%%

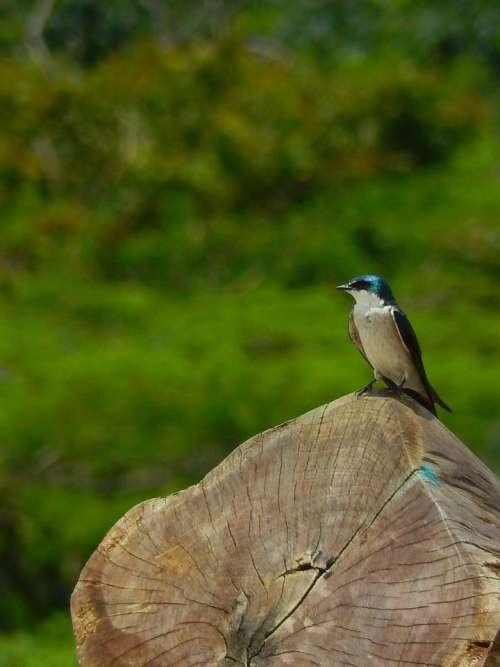 tree trunk bird coloured blue swallow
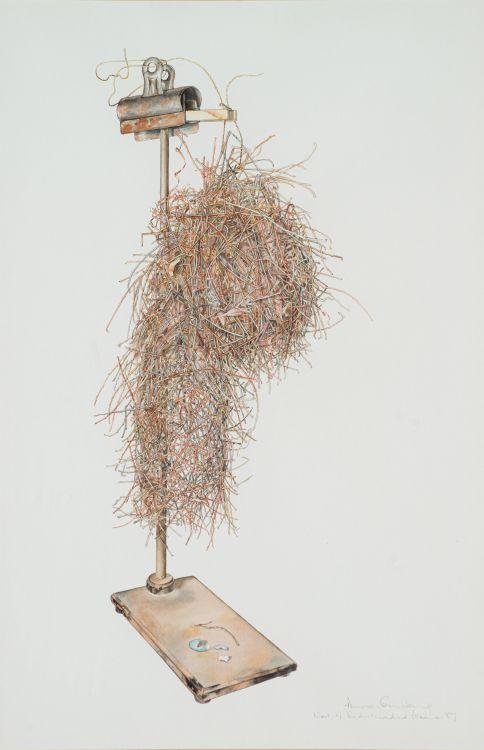 Anne Ginsburg; Nest of Red-headed Weaver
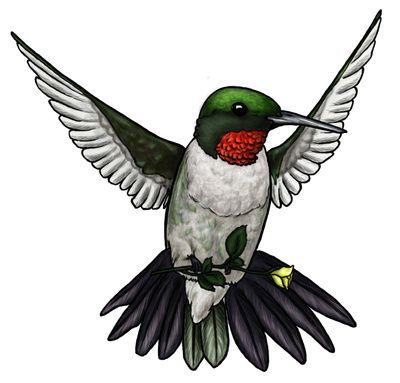 Hummingbird Clipart Free.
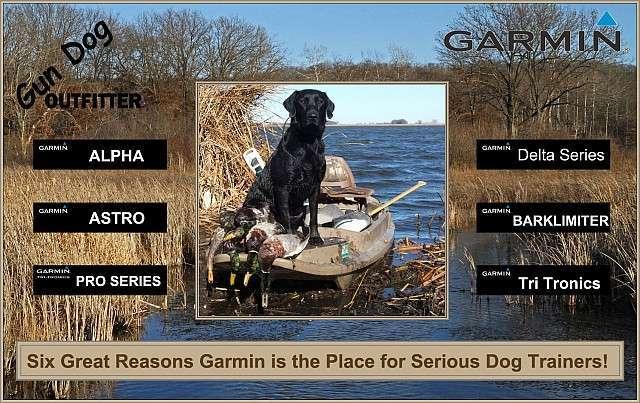 Build a Better Dog with Garmin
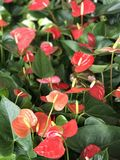 Red Anthurium flowers. Royalty Free Stock Images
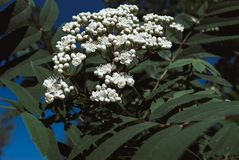 Sorbus aucuparia - Flowers rowan. lowering rowan in spring time. White flowers of the rowan tree Royalty Free Stock Photo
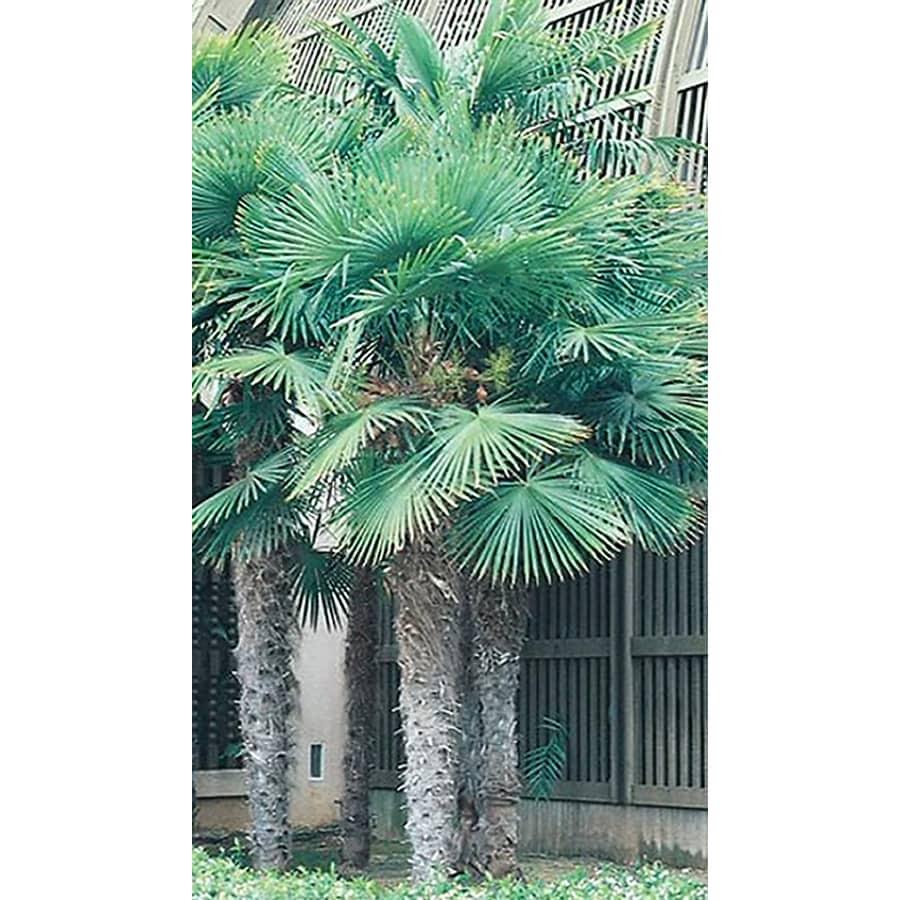10.25-Gallon Chinese Windmill Palm (L8803)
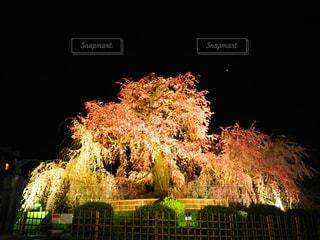 夜桜の写真・画像素材[3051906]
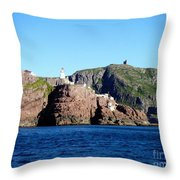 Behind Fort Amherst Rock 2 By Barbara Griffin Throw Pillow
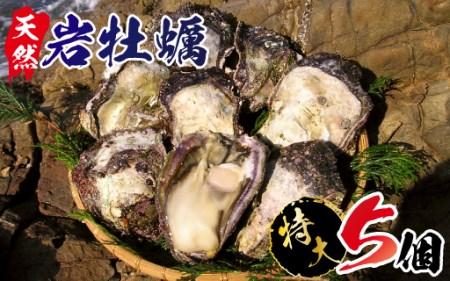 A906 延岡産天然岩牡蠣(生食用)特大サイズ5個(2019年4月から発送開始)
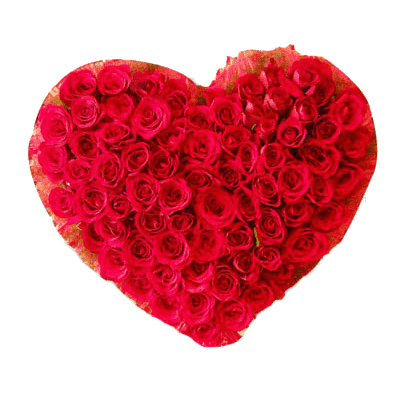 send valentines day roses to mysore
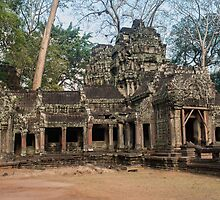 Ta Prohm by Vickie Burt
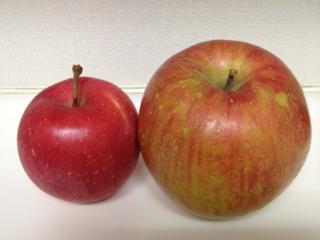 最高りんご1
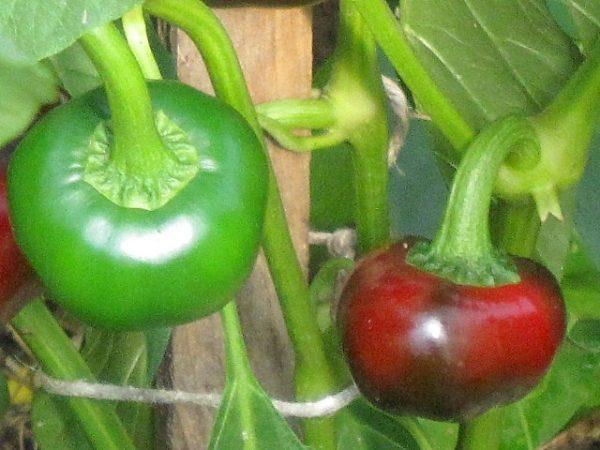 Kirschpaprika-Samenfestes Saatgut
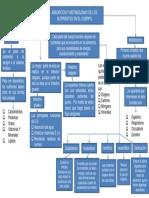 mapa conceptual evidencia 1.pptx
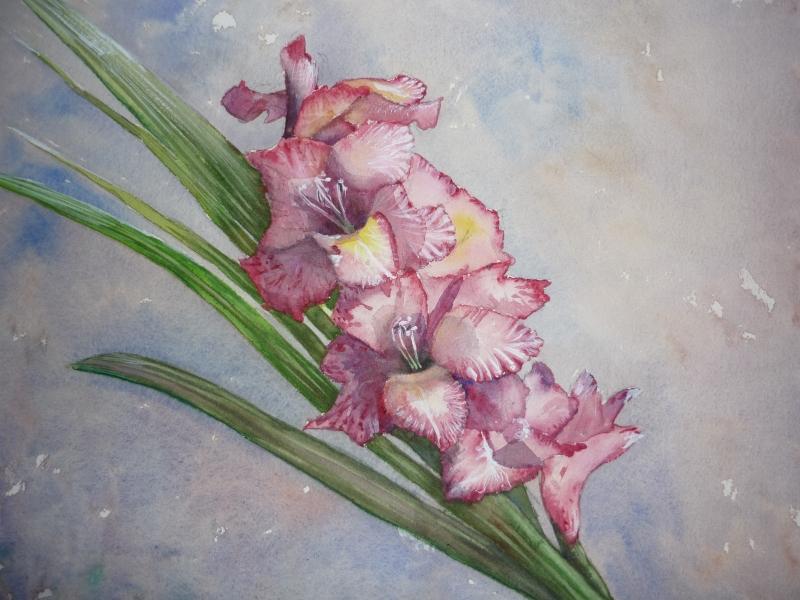 Pink & White Gladioli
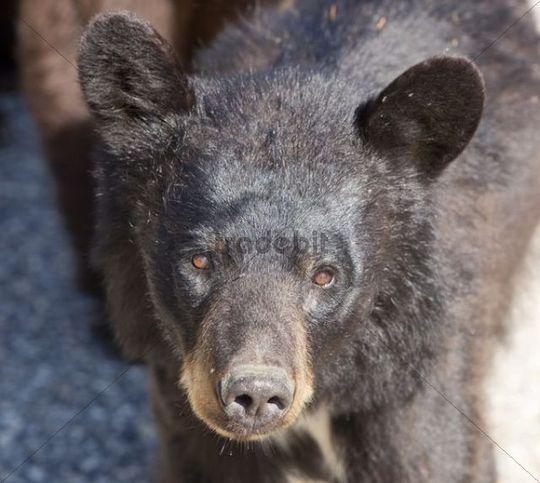 Black Bear (Ursus americanus), cub, Yukon Territory, Canada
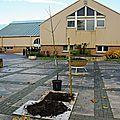 0472 - 18-11-2012 - Plantation arbre bicentenaire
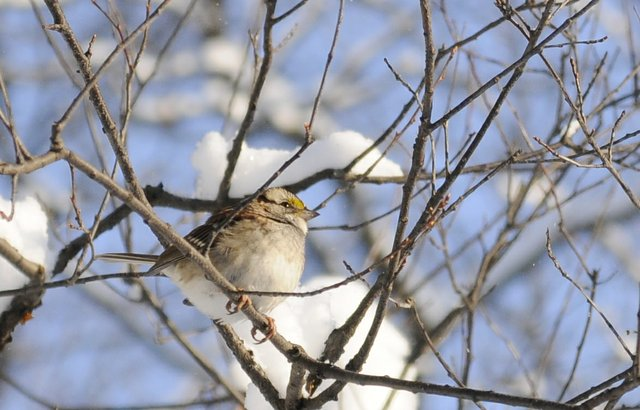 Bird is snow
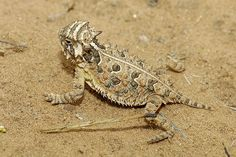 baby Texas Horny Toad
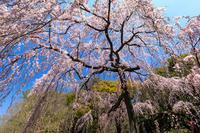 京都の桜2017 出水のしだれ桜(京都御苑) - 花景色-K.W.C. PhotoBlog
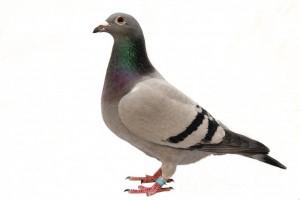 Pest - Pigeon
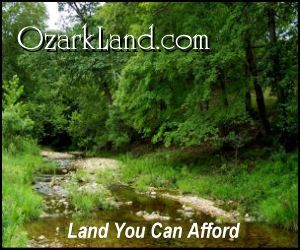 1000 ideas about how to buy land on pinterest buy land for Where to buy cheap land for homesteading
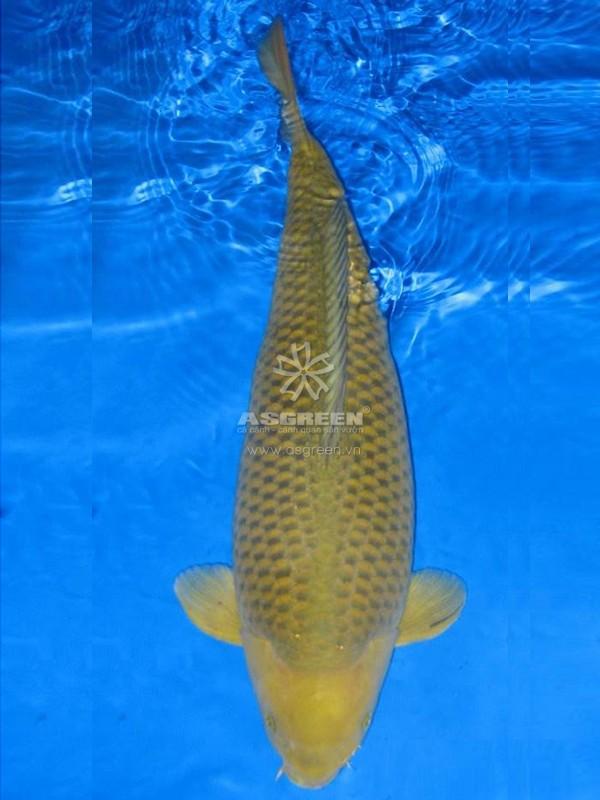 Cá koi Chagoi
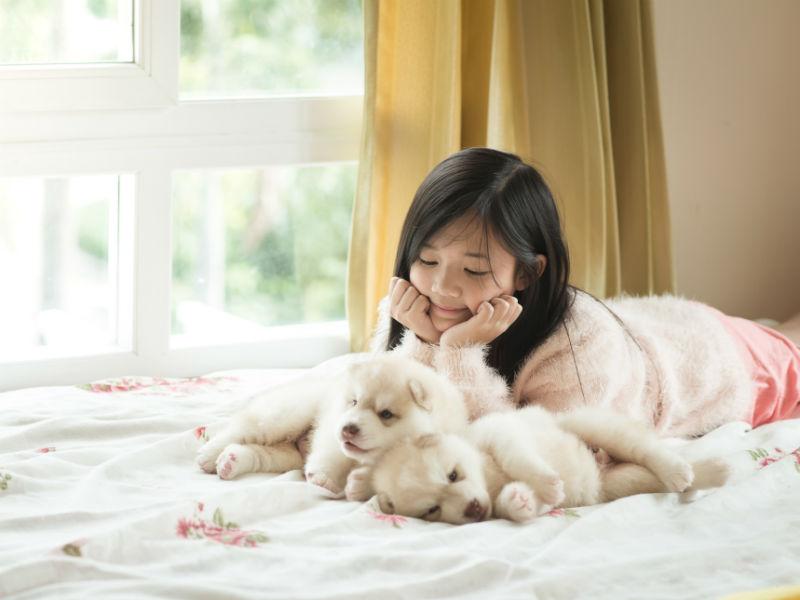 siberian husky puppies and child
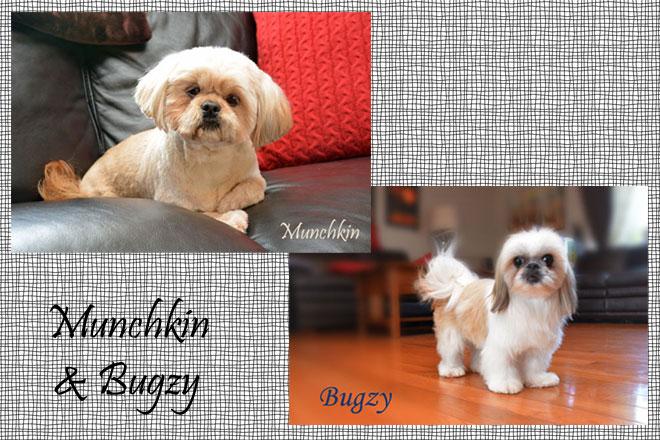 Munchkin&Bugzy
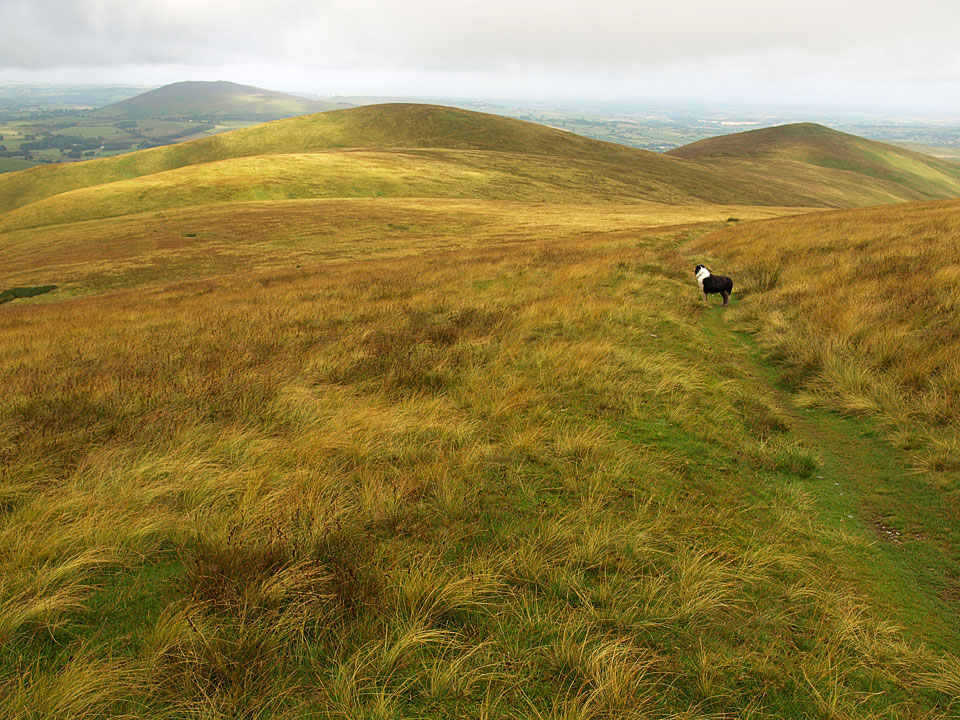 Lowthwaite Fell and Longlands Fell on the route from Little Sca Fell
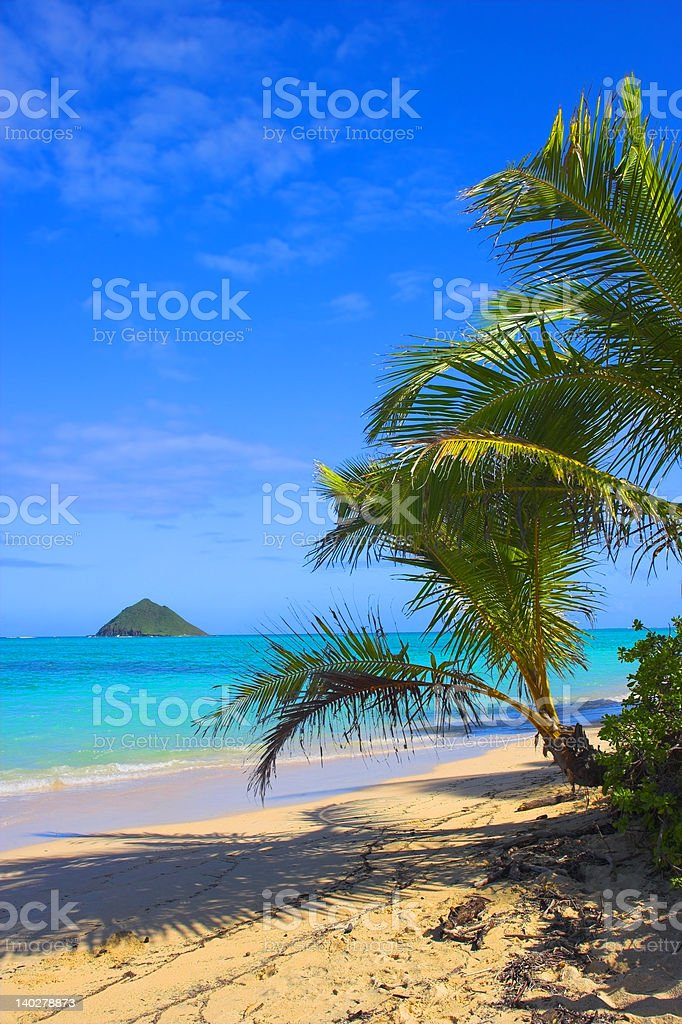 Palms by the beach royalty-free stock photo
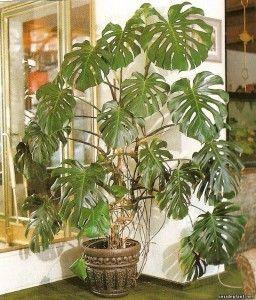 Вибір рослини для будинку.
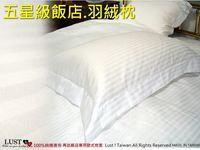 【東憶批發購物網】《五星級飯店專用-羽絨枕》1.4˙1.6˙1.8KG 【送飯店歐式緹花枕套】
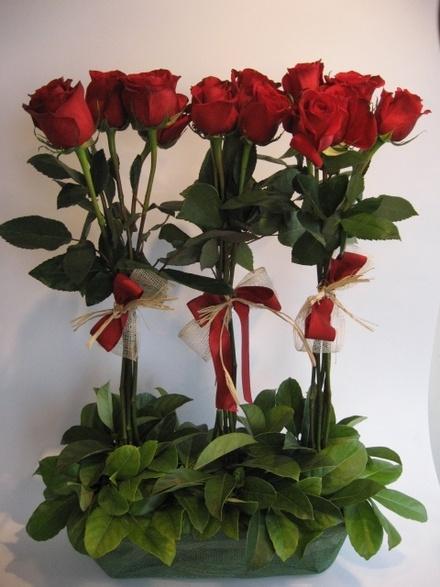 ARREGLO JACQUELINE Cdigo A015 Consta de rosas rojas amarradas en isla decoradas con verde y una base de madera y un detalle de cintas rojas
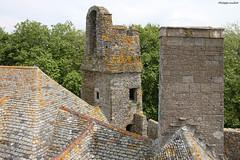 Le château de Pirou vu des toits : la tourelle (philippeguillot21) Tags: châteaufort castel pirou manche cotentin normandie france europe tour tower toit roof pixelistes canon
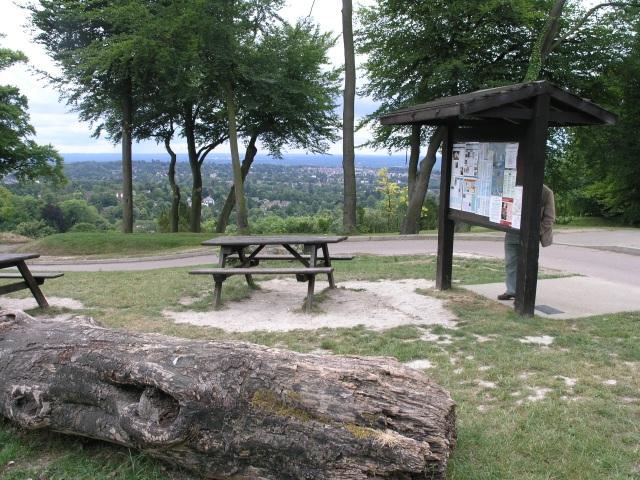 Gatton Park Viewing Area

%%

* **What to produce**:
Retype all entries exactly; omit pictures.

* **Response to this exercise**:
 tree trunk bird coloured blue swallow
 Anne Ginsburg; Nest of Red-headed Weaver
 Hummingbird Clipart Free.
 Build a Better Dog with Garmin
 Red Anthurium flowers. Royalty Free Stock Images
 Sorbus aucuparia - Flowers rowan. lowering rowan in spring time. White flowers of the rowan tree Royalty Free Stock Photo
10.25-Gallon Chinese Windmill Palm (L8803)
 夜桜の写真・画像素材[3051906]
 Behind Fort Amherst Rock 2 By Barbara Griffin Throw Pillow
 A906 延岡産天然岩牡蠣(生食用)特大サイズ5個(2019年4月から発送開始)
 send valentines day roses to mysore
 Ta Prohm by Vickie Burt
 最高りんご1
 Kirschpaprika-Samenfestes Saatgut
 mapa conceptual evidencia 1.pptx
 Pink & White Gladioli
 Black Bear (Ursus americanus), cub, Yukon Territory, Canada
 0472 - 18-11-2012 - Plantation arbre bicentenaire
 Bird is snow
 baby Texas Horny Toad
 京都の桜2017 出水のしだれ桜(京都御苑) - 花景色-K.W.C. PhotoBlog
 Pest - Pigeon
 1000 ideas about how to buy land on pinterest buy land for Where to buy cheap land for homesteading
 Cá koi Chagoi
 siberian husky puppies and child
 Munchkin&Bugzy
 Lowthwaite Fell and Longlands Fell on the route from Little Sca Fell
 Palms by the beach royalty-free stock photo
 Вибір рослини для будинку.
 【東憶批發購物網】《五星級飯店專用-羽絨枕》1.4˙1.6˙1.8KG 【送飯店歐式緹花枕套】
 ARREGLO JACQUELINE Cdigo A015 Consta de rosas rojas amarradas en isla decoradas con verde y una base de madera y un detalle de cintas rojas
 Le château de Pirou vu des toits : la tourelle (philippeguillot21) Tags: châteaufort castel pirou manche cotentin normandie france europe tour tower toit roof pixelistes canon
 Gatton Park Viewing Area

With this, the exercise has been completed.